When it comes to investing in the stock market, most people immediately think of stocks, rather than bonds, futures, options, exchange-traded funds, and so on. Perhaps the reason is that stocks are a straightforward instrument (a stake in a business—what could be simpler?) that offers the potential for high returns. On the other hand, stocks are also high-risk instruments, as they can experience price drops of 30-40% or more during periods of crisis. So, despite their apparent simplicity, choosing stocks requires a thoughtful approach. In this article, we will learn how to earn money by buying stocks for long-term prospects from reliable companies.

As mentioned before, stocks represent a stake in a business. And businesses are inherently unstable: they can go bankrupt, suffer during periods of crisis, but also experience significant growth during favorable times. Considering that the economy grows in the long run, albeit interrupted by periodic crises, investing in stocks is perhaps the only way to outpace inflation over a 3-5 year investment horizon. After all, bonds, if we consider reliable companies, only provide returns at the level of inflation. Gold only grows in periods of instability, and those are fewer than periods of growth. Real estate, yes, it appreciates in value and can generate rental income, but during periods of economic growth, stocks still outperform it, and the entry threshold into stocks is lower.

Thus, without stocks, it is simply impossible to outpace inflation with medium- and long-term investments. Even if you are not ready for risk, nobody says you should invest 100% of your savings in stocks. You can allocate at least 10-20% of your savings to stocks, and that's better than nothing.

How can you determine which stocks are suitable for you? Stocks can be common (with voting rights, no guaranteed dividends, and payments to holders only occur after payments to preferred stockholders in case of company liquidation) and preferred (no voting rights, but guarantee at least some dividend payments).

TASK INSTRUCTIONS.
- a) Condense the paragraph of the text on stock investing that begins "As mentioned before, stocks represent a stake in a business" into a bulleted list that keeps its main facts.
- b) Carry the text on stock investing forward, starting after its final sentence about common and preferred stocks.
The material that follows has no connection to the text on stock investing.

RECORDS SHOWN.

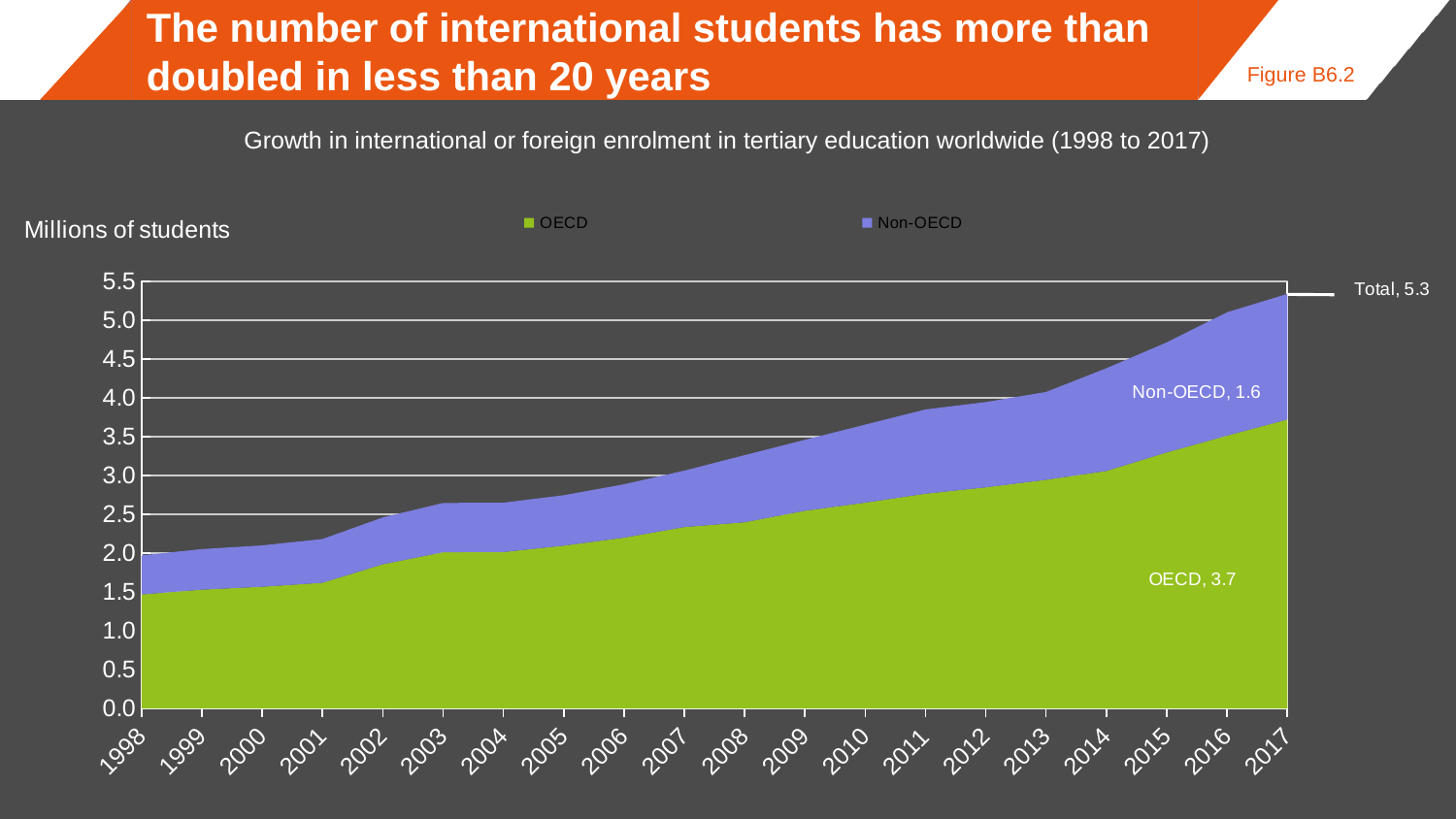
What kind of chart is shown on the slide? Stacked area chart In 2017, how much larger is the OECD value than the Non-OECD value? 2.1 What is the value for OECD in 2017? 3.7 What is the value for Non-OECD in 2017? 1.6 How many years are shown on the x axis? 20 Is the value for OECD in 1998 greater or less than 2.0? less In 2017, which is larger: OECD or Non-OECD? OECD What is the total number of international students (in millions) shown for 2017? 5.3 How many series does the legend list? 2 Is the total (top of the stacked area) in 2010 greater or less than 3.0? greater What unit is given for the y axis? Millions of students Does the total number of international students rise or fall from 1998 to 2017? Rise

---

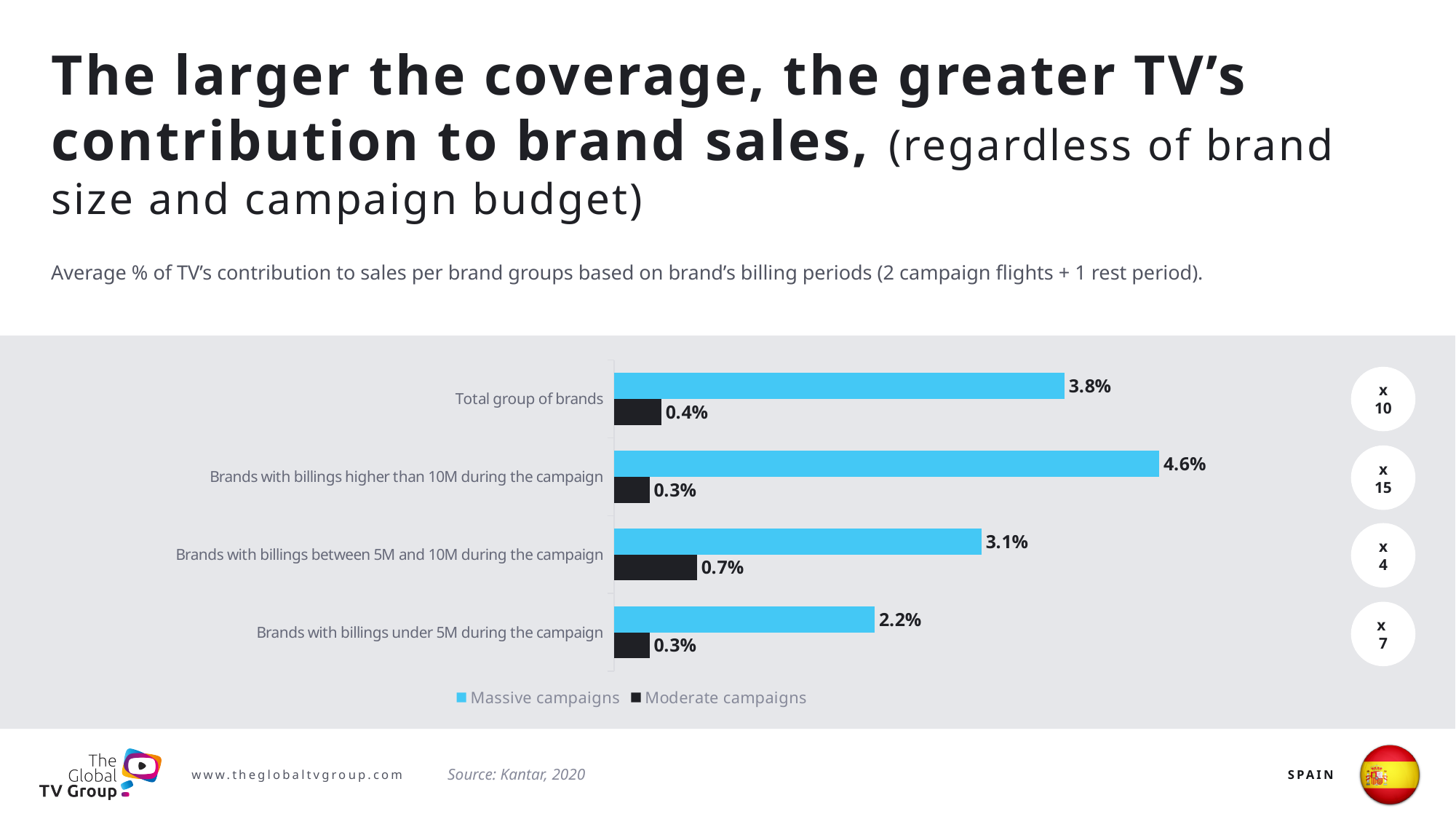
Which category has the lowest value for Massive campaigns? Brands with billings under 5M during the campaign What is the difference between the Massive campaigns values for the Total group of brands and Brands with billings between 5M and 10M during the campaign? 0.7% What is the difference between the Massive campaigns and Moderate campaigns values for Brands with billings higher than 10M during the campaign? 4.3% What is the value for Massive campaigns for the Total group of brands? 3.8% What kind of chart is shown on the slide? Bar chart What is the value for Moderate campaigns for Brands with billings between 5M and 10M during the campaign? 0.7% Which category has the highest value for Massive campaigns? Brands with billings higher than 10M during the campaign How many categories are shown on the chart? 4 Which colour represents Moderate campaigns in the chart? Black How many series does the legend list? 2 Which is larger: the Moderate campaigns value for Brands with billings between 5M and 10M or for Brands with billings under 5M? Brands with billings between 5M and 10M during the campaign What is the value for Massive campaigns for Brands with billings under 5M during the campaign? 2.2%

OUTPUTS IN ORDER.
- a)
- Stocks are stakes in businesses, which can go bankrupt, suffer during crises, or grow significantly in favorable times.
- Because the economy grows in the long run despite periodic crises, stocks are perhaps the only way to outpace inflation over a 3-5 year horizon.
- Bonds from reliable companies return only about the level of inflation.
- Gold grows only during periods of instability, which are fewer than periods of growth.
- Real estate appreciates and can generate rental income, but stocks outperform it during economic growth and have a lower entry threshold.

- b)
If your main goal is to live off passive income, it makes more sense to choose "dividend aristocrats"—stocks of large reliable companies that pay stable dividends year after year, and these are mainly preferred stocks. In the United States, "dividend aristocrats" are stocks that have increased their dividends for the past 25 years. When choosing them, it is important to assess dividend yield first and foremost: it should be higher than inflation. It will also be necessary to assess the growth potential of the stock itself so that you don't end up buying a stock, spending all the dividends, and it doesn't appreciate in price or, worse, falls year after year.

Where can you find "dividend aristocrats"? In the case of American stocks, it's simple – there is a dedicated index for "dividend aristocrats" called the S&P Dividend Aristocrats, which includes all the stocks with consistently growing dividends. The index composition can be found in the description of the ProShares S&P 500® Dividend Aristocrats ETF.

For European "dividend aristocrats," there is also an index – the S&P Euro High Yield Dividend Aristocrats Index, which includes stocks with the highest and most stable dividends. The index composition can be found in the description of the SPDR® S&P Euro Dividend Aristocrats UCITS ETF (EUR).

If your primary goal is significant capital growth, then the main focus in selecting stocks should be on assessing the company's growth potential, and dividends may not be considered at all.

How can you assess the growth potential and reliability of a company? If it's not a short-term speculation but a long-term purchase of stocks for dividends or with the prospect of substantial growth, it is necessary to ensure that the company is reliable and has potential. Financial ratios can help with this:

Current liquidity (current assets/current liabilities). It should be above 1. This ratio shows whether the company has enough money (or assets that can be quickly sold) to repay short-term debt within a year.

Return on assets (profit/assets) and return on equity (profit/equity). It indicates the profitability of the business as a whole (return on assets) and the profitability of the owners' equity in the business (return on equity). EBITDA (earnings before interest, taxes, depreciation, and amortization) is often used as the profit measure. The return on assets should be higher than inflation for the business to be considered promising. Inflation should be taken into account based on the relevant country: Canadian companies should consider Canadian inflation, American companies should consider American inflation, and so on.

Dividend payout ratio (dividends/EBITDA). It should not exceed 0.7, otherwise, it would mean that the company is distributing all its profits to shareholders without leaving anything for development, which could negatively affect the long-term potential of the business.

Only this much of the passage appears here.